Figé sur place, les mains tremblantes, Jacob regardait son ticket. Définitivement, La MORT avait joué toutes ses cartes. Et si... et si c'était lui la cible, dès le début ? Et si tout ce cirque n'existait que pour l'atteindre ? Il jeta un coup œil vers Marcel. Malgré son ticket valide pour retourner à la vie, il avait l'air inquiet. Jacob regarda au verso de son ticket, l'heure de son voyage s'approchait. Dans le mur, tout en haut du cabinet, une horloge indiquait 3 heures 05 minutes or que, son voyage était prévu pour 3 heures 55 minutes. Stressé, il sourit machinalement. Pourquoi la vie avait-elle autant de valeur ? Pourquoi se sent on si mal en voyant la fin s'approcher ? Pourquoi sommes-nous obligés de mourir ? Malheureusement, il n'avait aucune réponse à ses interrogations.

Jacob retourna à sa place. Marcel l'imita. Le bruit de la gare lui donnait le tournis. La jeune mère n'arrêtait pas de pleurer, pourtant son fils était serein.
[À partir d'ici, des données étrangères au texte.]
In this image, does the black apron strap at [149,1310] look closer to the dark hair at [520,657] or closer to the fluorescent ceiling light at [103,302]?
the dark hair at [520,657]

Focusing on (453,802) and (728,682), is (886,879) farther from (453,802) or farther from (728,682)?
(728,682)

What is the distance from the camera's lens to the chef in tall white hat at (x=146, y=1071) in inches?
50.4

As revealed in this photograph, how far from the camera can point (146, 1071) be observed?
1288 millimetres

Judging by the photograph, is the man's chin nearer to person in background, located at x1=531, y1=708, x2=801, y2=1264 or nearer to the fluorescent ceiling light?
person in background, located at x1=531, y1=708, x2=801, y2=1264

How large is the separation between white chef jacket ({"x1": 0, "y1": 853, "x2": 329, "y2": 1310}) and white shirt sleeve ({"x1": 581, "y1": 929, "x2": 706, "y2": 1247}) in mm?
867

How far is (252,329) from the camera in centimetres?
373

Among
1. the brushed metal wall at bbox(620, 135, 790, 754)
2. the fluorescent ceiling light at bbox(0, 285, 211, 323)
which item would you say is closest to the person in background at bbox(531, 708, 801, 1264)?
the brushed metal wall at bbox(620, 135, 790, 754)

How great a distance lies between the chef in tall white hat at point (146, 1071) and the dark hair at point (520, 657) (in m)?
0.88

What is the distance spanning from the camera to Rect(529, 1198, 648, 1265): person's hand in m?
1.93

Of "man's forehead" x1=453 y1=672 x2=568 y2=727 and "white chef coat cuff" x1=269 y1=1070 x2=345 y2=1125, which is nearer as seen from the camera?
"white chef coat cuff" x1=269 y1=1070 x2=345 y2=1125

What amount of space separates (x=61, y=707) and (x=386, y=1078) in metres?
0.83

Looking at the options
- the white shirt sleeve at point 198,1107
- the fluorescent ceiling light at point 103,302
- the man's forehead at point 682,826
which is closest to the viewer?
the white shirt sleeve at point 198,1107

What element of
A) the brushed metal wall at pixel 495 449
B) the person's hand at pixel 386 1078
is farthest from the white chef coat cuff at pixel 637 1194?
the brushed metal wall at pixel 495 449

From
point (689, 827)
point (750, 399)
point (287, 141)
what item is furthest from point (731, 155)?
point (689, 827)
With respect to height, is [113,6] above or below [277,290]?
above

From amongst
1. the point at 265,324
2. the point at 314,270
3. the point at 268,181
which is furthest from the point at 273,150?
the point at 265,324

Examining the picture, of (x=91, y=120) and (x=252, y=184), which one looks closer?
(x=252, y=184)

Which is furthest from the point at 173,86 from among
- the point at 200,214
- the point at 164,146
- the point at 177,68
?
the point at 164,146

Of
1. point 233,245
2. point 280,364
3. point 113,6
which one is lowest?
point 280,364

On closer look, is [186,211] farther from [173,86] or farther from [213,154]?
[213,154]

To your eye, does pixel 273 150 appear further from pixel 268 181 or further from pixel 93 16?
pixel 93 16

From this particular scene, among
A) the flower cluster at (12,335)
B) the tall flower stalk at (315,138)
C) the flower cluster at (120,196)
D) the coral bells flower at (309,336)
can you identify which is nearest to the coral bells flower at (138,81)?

Le couple s'entrelaçait, dans d'autres circonstances, ils auraient trouvé cela romantique, mais là... c'était stressant.

-    Laisse moi voir ton ticket ?

Distrait, il allait tendre son ticket vers Marcel, lorsque tout à coup, il changea d'avis.

-    Qu'est-ce que tu fais, grimaça Marcel.

-    Je sais ce que tu mijotes.

-    De quoi est-ce que tu parles ?

Jacob quitta son siège et alla se poster un peu plus vers le cabinet. N'ayant pas compris son geste, Marcel le suivit.

-    Je ne comprends pas, qu'est-ce que tu racontes ?

-    Tu veux échanger les tickets.

-    Non, pourquoi je ferais ça ?

-    Marcel, je te connais, pense à toi pour une fois, arrête de tout sacrifier pour les autres.

Marcel changea de ton.

-    Non, je te le jure, ce n'était pas mon intention.

Jacob s'approcha de lui, mais en prenant le soin d'empocher son ticket. À présent, ils se défièrent du regard.

-    Qu'est ce qui te prends ? lui demanda Marcel.

-    Je refuse que tu fasses ça, tu as une femme qui t'attend et un bébé que tu devrais attendre. Pense à ta famille.

-    Je ne vois pas du tout de quoi tu parles. Je voulais simplement voir l'heure de ton voyage.

-    Oh ! Tu n'avais qu'à le demander. 3 heures 55.

-    En plus toi aussi tu fais partie de ma famille.

Jacob ne répondit pas.

Marcel jeta un coup d'œil vers l'horloge située tout en haut du cabinet, il était 3 heures passer de 9 minutes. Il sentit son cœur arraché de sa poitrine. Même après tout ce combat, toute cette péripétie, il allait perdre son frère. Il maudit le vieil homme.